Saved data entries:
_____
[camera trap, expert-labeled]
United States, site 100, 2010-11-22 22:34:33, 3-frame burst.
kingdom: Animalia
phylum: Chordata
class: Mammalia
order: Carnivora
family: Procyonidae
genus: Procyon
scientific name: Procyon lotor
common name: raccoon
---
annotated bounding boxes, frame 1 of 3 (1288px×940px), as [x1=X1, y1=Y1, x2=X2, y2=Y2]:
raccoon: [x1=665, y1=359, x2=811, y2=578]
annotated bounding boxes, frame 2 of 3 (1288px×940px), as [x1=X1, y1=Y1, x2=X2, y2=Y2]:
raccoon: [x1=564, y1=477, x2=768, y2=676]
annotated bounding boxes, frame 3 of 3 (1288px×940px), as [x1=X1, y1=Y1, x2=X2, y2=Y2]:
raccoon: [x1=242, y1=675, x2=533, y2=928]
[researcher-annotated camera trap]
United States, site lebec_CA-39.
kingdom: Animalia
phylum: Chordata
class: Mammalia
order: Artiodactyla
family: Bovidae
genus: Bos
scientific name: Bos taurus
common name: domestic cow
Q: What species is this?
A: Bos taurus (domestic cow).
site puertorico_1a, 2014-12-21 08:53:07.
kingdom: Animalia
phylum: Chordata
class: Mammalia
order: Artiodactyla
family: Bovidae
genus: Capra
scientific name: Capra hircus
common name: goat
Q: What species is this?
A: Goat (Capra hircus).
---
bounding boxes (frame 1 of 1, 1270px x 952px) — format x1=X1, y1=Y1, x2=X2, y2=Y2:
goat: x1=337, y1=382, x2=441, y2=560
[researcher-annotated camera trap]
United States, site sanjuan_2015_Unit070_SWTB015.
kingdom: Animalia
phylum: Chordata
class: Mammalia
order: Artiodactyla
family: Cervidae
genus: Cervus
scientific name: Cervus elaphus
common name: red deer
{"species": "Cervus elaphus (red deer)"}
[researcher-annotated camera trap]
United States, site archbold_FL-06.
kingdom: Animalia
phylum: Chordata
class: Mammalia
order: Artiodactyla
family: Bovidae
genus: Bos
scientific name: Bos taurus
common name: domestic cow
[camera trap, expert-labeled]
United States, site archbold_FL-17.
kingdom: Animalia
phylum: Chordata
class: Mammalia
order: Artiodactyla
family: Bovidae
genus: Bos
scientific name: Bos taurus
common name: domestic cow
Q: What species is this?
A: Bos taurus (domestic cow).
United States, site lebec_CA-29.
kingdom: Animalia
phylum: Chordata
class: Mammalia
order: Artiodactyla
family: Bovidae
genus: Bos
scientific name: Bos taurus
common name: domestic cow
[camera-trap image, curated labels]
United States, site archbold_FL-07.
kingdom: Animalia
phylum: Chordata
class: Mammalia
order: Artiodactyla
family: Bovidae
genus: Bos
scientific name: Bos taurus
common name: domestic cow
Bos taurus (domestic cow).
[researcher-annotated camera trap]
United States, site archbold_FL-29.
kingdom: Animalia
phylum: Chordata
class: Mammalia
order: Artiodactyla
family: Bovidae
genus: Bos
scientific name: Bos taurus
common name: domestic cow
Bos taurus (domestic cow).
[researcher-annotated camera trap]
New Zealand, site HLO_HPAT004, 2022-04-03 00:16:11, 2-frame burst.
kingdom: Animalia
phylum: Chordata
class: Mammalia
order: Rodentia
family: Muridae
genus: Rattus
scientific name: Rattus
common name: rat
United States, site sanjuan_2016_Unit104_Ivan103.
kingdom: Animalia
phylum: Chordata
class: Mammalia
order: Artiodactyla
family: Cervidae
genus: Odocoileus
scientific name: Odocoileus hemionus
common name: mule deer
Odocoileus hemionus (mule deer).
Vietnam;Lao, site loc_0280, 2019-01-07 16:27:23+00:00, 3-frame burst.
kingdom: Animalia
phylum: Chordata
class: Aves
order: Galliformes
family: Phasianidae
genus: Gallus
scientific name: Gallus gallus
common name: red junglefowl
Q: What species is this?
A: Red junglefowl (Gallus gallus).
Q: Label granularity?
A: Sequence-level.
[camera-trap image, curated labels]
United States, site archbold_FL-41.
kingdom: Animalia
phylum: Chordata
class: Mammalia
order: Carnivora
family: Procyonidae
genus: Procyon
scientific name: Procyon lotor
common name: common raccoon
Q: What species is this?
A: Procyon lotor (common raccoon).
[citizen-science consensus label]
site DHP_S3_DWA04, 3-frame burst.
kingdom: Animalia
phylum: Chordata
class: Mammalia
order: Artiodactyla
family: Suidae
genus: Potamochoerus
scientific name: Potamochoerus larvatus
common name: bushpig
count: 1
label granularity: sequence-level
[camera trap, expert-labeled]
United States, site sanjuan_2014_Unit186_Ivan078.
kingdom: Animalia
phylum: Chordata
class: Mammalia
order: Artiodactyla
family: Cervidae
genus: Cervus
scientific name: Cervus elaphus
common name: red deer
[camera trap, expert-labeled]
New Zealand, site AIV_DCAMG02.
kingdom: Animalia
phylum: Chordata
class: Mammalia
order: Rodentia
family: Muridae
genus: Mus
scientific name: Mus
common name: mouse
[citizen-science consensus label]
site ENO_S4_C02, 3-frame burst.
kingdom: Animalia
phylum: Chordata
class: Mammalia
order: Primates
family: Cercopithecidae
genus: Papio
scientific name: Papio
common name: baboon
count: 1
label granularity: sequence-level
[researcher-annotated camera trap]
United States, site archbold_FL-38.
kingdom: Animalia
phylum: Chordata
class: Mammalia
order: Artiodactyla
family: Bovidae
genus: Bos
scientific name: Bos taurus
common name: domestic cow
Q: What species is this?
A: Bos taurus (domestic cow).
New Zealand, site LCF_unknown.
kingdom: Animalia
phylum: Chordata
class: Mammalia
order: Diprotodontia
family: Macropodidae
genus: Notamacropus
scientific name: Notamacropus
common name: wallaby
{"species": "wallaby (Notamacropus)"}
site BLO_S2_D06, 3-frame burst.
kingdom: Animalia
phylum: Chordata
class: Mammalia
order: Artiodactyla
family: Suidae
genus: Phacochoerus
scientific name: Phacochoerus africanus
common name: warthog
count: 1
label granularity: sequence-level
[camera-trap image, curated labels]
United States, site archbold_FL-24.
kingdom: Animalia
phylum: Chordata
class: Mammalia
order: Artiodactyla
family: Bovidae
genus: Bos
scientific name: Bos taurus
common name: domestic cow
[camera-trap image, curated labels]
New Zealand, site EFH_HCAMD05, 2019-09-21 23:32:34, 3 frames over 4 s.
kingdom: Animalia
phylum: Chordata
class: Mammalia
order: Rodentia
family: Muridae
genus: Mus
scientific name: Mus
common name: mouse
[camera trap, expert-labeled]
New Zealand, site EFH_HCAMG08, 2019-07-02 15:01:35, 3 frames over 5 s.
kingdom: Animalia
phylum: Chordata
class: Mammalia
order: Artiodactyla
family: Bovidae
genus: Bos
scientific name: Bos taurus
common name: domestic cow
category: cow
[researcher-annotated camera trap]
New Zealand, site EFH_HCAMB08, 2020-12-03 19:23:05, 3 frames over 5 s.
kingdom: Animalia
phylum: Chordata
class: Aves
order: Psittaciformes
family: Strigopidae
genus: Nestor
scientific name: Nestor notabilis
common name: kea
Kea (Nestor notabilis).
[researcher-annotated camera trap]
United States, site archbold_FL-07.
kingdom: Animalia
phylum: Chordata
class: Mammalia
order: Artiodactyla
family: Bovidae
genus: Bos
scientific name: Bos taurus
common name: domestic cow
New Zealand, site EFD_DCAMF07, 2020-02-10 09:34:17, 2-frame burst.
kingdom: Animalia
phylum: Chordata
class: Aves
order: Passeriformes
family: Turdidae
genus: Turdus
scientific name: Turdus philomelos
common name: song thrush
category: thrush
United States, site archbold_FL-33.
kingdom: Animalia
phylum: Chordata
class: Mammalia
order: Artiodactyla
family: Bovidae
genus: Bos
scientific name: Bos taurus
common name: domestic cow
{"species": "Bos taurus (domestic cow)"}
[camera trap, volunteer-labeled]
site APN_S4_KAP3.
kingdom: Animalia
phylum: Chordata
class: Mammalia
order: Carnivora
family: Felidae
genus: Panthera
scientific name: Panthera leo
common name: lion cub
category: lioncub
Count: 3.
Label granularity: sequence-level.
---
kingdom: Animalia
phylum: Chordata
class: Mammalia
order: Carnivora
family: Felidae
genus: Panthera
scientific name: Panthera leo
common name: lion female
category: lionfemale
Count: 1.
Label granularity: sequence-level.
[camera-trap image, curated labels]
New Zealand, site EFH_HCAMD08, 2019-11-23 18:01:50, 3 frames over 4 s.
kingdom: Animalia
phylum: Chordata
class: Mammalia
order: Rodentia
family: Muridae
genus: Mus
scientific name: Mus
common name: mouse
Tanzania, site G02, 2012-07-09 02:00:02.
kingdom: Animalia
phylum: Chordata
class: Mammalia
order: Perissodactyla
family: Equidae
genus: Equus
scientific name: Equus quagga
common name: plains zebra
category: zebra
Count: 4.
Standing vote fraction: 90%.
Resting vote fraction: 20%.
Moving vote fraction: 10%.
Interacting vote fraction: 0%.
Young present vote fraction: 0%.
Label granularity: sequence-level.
_____
▶ **Work instruction**
Count every line of the entries that holds the string "vote". Please answer with the count alone.

▶ **Task response**
5